Priya Krishna ’13 is the author of Ultimate Dining Hall Hacks, a cookbook based on a column she wrote for The Dartmouth during her time in college. A freelance writer, event producer, and marketing consultant, Krishna lives in New York City and has studied dining halls across the country. (And even better, she says Dartmouth is on par with the best of them!) You can connect with her on Twitter.
How did Dartmouth lead you to become a food writer?
I was a double major in government and French, but those are—surprisingly—not as separate from my passion for food as you might think. It started with The Dartmouth, where I was a staff writer for the Mirror. I wanted to write a restaurant column, but I realized most real people at Dartmouth are actually eating at the dining hall, so I pitched a column about how to make amazing meals within the perceived limits of dining hall food.
I really liked writing about food, so I brought that passion into my academics. I studied abroad in Toulousem, France and London, England, and immersed myself in the food scenes of each country. In my majors, I wrote a lot of papers about food, including one for my government major where I analyzed how tea culture built the British empire. I took a class on the rise of French cuisine and it both made me want to be a French major and inspired me to study food in a more academic way. I wrote my final French thesis on the idea of “taste” and how you can track that word to the rise of cuisine and restaurant culture in France and around the world. It was very cool to take my interest in food and look at it through a more academic lens.
What advice would you give to alumni who may love food, but have never really cooked before and want to get started?
Buy a cookbook that looks great to you and devote one night a week to mastering a recipe from that cookbook. Once you’ve mastered a recipe, you can come up with variations on that dish and you’ll have an expanded repertoire. As an example, one of my specialties is steak with a really fun spice rub. I found a recipe for steak tacos, and got really good at making them, and then tried lots of variations on it. Now I can make that steak and put it in tacos, on a salad, or use it in a soup or stew. If you can master just five or six recipes and get all the bits down for them, you can take what you’ve learned and expand it so that you know 50 or more recipes.
What is the one recipe that you pull out all the time to impress guests?

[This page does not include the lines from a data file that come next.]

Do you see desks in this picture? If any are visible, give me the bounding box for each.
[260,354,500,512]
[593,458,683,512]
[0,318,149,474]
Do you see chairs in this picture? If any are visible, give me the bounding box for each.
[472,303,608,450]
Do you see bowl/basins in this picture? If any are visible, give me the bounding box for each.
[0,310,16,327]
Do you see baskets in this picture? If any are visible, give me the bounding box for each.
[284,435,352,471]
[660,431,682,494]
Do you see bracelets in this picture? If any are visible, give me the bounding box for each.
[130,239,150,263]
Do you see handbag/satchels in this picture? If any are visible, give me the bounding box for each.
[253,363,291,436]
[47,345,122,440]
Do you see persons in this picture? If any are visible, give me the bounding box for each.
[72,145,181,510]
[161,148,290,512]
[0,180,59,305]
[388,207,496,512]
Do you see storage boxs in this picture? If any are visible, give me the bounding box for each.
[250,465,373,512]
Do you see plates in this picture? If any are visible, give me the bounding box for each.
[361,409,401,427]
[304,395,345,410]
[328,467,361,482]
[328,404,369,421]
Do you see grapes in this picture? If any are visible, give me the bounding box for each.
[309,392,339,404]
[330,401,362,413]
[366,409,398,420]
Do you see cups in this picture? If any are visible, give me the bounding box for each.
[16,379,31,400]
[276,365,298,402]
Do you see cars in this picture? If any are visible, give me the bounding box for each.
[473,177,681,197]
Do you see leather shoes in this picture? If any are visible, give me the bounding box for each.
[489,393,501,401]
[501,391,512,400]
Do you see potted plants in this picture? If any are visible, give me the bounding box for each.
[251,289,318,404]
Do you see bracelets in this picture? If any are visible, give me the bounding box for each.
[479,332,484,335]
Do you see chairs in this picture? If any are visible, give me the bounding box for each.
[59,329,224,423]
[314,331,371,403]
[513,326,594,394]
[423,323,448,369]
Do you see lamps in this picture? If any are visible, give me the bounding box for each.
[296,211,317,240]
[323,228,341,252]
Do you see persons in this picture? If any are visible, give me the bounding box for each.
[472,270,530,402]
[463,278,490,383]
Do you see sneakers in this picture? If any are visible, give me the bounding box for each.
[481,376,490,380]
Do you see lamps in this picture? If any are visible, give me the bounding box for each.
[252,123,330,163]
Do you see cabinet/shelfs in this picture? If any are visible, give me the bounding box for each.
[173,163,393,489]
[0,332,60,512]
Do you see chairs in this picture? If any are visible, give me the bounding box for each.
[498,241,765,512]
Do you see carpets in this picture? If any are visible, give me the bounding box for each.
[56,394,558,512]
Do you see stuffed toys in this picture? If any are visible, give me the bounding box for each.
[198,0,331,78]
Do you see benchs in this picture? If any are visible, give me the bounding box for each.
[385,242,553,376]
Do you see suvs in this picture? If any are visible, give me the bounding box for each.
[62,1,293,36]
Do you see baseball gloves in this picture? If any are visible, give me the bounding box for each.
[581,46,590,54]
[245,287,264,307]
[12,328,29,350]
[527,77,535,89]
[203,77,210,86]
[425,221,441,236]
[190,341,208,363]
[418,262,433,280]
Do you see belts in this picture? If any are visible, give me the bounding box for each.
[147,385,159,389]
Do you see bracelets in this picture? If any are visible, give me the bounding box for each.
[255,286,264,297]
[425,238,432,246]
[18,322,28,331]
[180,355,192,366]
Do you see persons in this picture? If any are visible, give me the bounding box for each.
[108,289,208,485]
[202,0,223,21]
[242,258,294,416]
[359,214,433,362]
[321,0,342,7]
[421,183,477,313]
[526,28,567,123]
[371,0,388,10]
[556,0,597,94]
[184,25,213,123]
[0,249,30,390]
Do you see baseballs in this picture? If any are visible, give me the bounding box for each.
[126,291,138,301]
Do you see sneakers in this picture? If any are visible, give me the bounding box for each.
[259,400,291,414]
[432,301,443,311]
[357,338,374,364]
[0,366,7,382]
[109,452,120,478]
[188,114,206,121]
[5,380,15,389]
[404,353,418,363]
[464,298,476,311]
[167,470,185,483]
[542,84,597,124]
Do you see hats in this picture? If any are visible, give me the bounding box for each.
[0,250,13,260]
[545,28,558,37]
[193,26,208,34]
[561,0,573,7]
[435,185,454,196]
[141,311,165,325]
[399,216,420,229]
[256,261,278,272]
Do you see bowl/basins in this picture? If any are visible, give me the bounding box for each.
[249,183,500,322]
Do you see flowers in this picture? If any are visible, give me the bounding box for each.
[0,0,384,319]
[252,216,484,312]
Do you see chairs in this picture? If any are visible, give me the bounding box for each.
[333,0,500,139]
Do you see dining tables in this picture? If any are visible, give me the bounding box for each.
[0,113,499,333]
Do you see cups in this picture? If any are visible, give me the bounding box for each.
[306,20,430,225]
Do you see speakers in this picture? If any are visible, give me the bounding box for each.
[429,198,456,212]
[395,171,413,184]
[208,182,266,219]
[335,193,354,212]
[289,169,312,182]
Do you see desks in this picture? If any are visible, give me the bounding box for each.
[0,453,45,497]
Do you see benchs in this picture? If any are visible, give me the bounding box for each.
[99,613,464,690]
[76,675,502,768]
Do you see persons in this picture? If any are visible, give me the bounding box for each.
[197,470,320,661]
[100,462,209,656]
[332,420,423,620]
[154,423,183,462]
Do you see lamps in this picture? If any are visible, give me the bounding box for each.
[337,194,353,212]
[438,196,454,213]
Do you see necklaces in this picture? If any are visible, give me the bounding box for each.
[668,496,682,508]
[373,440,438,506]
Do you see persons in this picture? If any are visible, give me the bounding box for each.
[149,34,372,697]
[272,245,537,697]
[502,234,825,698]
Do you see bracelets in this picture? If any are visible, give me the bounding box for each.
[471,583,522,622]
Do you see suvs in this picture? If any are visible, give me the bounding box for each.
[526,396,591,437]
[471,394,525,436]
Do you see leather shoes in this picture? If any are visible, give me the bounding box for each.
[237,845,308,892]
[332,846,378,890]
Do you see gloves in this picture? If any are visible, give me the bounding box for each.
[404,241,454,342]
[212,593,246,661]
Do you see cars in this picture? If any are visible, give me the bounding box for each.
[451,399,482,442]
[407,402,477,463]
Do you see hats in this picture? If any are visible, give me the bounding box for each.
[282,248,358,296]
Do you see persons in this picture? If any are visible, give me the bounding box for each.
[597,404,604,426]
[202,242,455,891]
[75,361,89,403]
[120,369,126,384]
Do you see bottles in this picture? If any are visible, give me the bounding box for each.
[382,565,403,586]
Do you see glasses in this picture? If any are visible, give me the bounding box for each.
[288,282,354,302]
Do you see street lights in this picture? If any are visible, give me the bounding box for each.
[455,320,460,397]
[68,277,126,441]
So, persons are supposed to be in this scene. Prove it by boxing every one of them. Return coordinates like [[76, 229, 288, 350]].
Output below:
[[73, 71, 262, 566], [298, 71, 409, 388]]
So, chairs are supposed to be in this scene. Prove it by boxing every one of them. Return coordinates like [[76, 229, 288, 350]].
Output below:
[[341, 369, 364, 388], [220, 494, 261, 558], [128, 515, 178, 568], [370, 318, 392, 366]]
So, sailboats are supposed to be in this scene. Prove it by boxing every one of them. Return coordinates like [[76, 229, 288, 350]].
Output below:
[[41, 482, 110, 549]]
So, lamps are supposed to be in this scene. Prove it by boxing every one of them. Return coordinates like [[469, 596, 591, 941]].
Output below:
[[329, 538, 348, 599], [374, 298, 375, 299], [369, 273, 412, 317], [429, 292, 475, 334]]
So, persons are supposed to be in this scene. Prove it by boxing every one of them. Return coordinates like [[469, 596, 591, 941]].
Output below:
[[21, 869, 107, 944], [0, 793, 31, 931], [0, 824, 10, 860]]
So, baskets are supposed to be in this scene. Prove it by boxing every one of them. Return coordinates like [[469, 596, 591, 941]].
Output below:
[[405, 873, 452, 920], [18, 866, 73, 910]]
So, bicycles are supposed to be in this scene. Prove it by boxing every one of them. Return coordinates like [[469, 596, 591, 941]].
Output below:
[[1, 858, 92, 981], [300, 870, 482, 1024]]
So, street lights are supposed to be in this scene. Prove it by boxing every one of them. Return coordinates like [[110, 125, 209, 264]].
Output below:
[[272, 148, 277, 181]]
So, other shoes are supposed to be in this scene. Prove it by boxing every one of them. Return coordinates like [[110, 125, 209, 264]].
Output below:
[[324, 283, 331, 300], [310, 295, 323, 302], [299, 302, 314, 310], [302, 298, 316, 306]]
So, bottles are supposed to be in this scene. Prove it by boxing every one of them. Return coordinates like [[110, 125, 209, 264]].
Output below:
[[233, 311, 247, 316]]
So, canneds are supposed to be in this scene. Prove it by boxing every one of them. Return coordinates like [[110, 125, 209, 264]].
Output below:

I wish I was a better cook, to be perfectly honest. My job is more eating than cooking. For me, it’s about how to take shortcuts. I make a really delicious apple cinnamon bread pudding, but I make it in the microwave. You can find the recipe in my book, but basically you take a thick slice of old bread and break it up and then mix it with milk, apple sauce, and a little cinnamon. You put it in the microwave for a minute and it soaks up all the milk. If you top it with ice cream, it tastes just like real bread pudding, and it’s delicious.
I love cooking for people, but more than spending hours on making something really complicated, I love making something that looks fancy but actually only took a few minutes to make. That’s how I derive the most pleasure from food.